Selon Hamid Hosseini, porte-parole de l’Union des exportateurs de produits pétroliers, gaziers et pétrochimiques d’Iran, le système de péage exige des pétroliers qu’ils envoient par e-mail aux autorités iraniennes les détails de la cargaison à l’avance. Une fois autorisés, un péage de $1 par baril est appliqué, les pétroliers à vide étant autorisés à passer librement. Les paiements doivent être effectués en quelques secondes à l’aide de Bitcoin, choisi pour éviter le traçage ou la confiscation dans le cadre des sanctions internationales.
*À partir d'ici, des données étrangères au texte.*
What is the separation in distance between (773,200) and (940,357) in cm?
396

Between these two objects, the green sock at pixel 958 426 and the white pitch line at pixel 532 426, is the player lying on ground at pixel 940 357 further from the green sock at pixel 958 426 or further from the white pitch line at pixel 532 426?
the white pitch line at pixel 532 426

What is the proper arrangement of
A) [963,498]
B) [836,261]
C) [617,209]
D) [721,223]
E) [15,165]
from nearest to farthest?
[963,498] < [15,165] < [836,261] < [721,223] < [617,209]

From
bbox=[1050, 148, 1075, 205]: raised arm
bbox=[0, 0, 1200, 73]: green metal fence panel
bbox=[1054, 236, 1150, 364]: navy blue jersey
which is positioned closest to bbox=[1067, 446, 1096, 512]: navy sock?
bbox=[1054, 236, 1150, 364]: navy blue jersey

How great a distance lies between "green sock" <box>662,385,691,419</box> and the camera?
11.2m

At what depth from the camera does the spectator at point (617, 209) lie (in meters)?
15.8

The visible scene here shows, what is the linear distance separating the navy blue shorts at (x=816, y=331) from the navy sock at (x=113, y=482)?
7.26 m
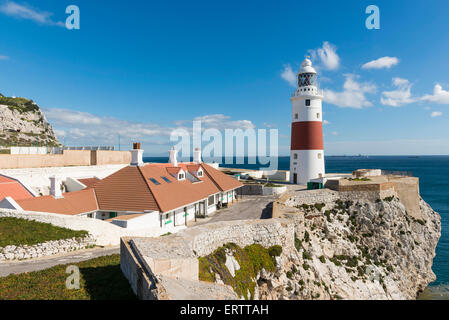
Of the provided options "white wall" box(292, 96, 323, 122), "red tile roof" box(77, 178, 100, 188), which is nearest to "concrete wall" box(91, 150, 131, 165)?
"red tile roof" box(77, 178, 100, 188)

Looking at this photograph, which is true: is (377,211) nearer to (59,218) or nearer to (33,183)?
(59,218)

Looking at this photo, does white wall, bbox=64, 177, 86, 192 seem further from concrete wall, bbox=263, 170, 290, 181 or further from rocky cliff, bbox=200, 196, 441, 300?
concrete wall, bbox=263, 170, 290, 181

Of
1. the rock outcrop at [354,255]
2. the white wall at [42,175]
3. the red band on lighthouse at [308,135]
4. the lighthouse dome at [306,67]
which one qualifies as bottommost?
the rock outcrop at [354,255]

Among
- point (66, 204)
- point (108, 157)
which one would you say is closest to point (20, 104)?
point (108, 157)

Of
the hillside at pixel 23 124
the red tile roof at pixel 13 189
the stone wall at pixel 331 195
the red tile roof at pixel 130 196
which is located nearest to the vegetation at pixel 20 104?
the hillside at pixel 23 124

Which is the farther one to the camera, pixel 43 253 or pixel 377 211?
pixel 377 211

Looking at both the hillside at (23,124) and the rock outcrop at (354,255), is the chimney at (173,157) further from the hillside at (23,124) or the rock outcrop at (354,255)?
the hillside at (23,124)
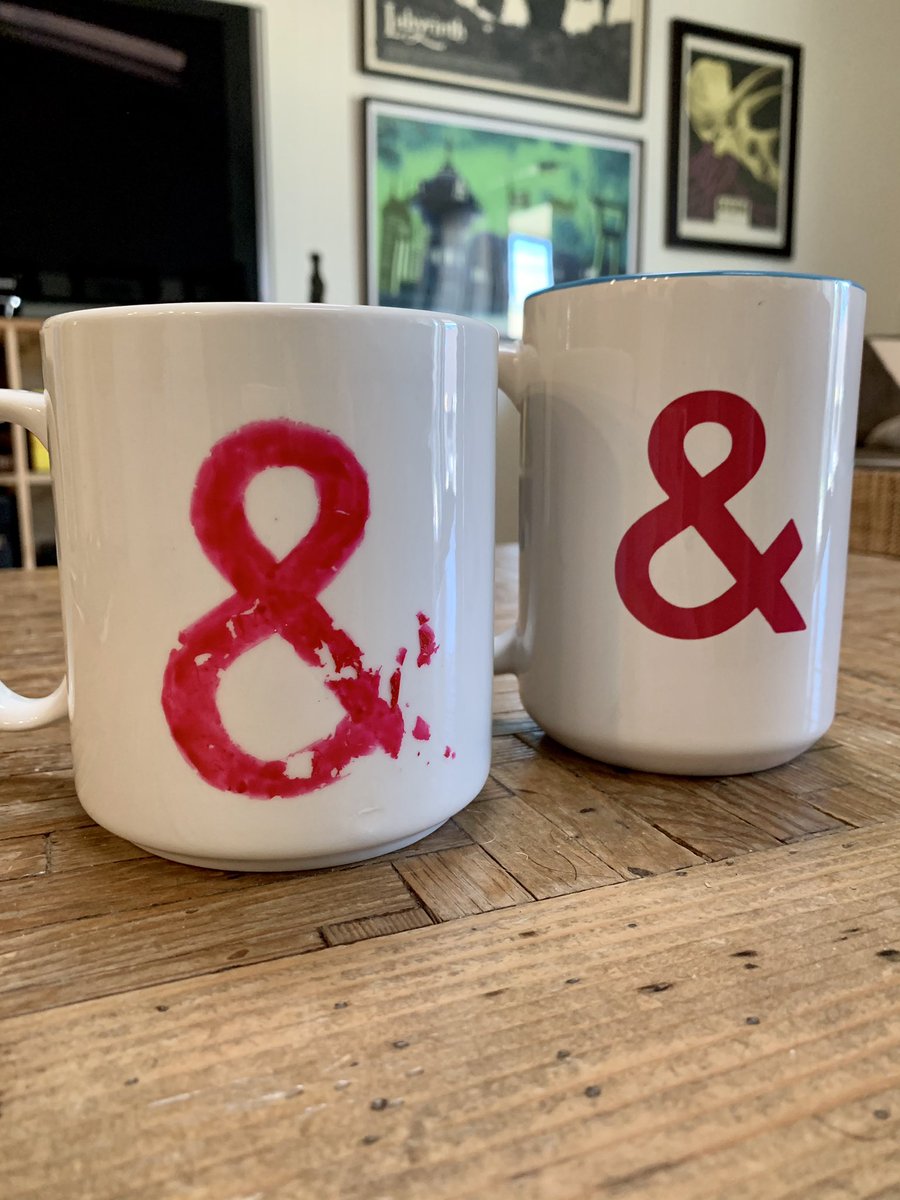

Le système de péage est conçu pour fonctionner indépendamment de l’infrastructure financière traditionnelle. Jim Rickards, qui a contribué à construire le système pétrodollar dans les années 1970, a récemment cité Ripple aux côtés de Bitcoin et Tether comme des monnaies plausibles pour les collectes de péages du détroit d’Ormuz, rapportées pour l’Iran, soulignant le récit plus large d’un système financier parallèle qui émerge sur les marchés crypto.